Ok don't keep us in suspense let's see it, come on post it for all of us to see.
MIKE


----------



## Hamlinwoodshop (Nov 21, 2012)

Mike,

You got it…give me a little bit to think about it and I'll post it. I might need some votes to help me make up my mind.


----------



## wormil (Nov 19, 2011)

Not sure what happened to Terry but here is the logo I redrew for him. First his original red & black then I gave him the red version which I like better. Hope I'm not stealing his thunder.


----------



## Hamlinwoodshop (Nov 21, 2012)

Hi everyone,

Thankfully, I was busy with the holiday season as I hope most of you were as well. Also I am the proud owner of a New Dewalt scroll saw. New learning curve, messed up fretwork, you get the idea….

Rick - no thunder stolen. Your logos are the ones I have determined that I like the best. I am still undecided on which one, but I am leaning toward your design (the solid red barn). Thank you again for the design and such a quick response!

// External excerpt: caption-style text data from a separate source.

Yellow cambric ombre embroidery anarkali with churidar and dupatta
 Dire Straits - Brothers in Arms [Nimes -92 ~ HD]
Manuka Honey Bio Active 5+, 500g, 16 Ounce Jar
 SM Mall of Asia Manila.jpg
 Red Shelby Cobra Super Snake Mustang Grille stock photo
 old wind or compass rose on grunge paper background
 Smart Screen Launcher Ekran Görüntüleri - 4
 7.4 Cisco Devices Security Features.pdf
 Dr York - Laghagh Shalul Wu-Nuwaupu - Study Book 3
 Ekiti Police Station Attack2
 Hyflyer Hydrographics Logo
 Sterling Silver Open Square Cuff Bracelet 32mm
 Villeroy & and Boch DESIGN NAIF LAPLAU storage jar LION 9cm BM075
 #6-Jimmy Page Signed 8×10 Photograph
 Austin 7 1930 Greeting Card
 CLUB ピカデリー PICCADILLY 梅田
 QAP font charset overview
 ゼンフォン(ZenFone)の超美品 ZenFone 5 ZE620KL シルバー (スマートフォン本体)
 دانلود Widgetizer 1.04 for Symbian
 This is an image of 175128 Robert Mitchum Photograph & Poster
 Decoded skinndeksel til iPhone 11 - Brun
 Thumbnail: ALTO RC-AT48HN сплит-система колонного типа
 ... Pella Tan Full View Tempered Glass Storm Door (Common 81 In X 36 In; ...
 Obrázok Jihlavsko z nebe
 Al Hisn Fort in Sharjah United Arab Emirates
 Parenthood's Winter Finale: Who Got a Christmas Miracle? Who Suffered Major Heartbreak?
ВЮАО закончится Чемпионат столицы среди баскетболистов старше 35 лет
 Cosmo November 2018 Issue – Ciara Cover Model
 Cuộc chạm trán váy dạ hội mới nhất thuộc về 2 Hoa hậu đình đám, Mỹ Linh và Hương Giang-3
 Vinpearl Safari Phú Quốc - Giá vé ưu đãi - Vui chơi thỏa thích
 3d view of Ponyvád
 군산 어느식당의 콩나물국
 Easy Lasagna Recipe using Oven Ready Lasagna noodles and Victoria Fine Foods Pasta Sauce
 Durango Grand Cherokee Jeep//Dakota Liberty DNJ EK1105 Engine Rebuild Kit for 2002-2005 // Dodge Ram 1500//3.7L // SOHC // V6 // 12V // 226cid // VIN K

Any opinions would be appreciated.

Happy New Year to all my fellow Lumberjocks!


----------



## a1Jim (Aug 9, 2008)

Nice work Rick I like the first one.


----------



## wormil (Nov 19, 2011)

The logo was Terry's creation, I just recreated it in a format for printing.


----------



## oldnovice (Mar 7, 2009)

Man talk about quick turn around from request to response/solution, only 15 posts … just can't beat Lumberjocks!

Good luck and work to both Hamlinwoodshop and Rick M respectively!


----------



## controlfreak (Jun 29, 2019)

Thread is nine years old now, just saying.


----------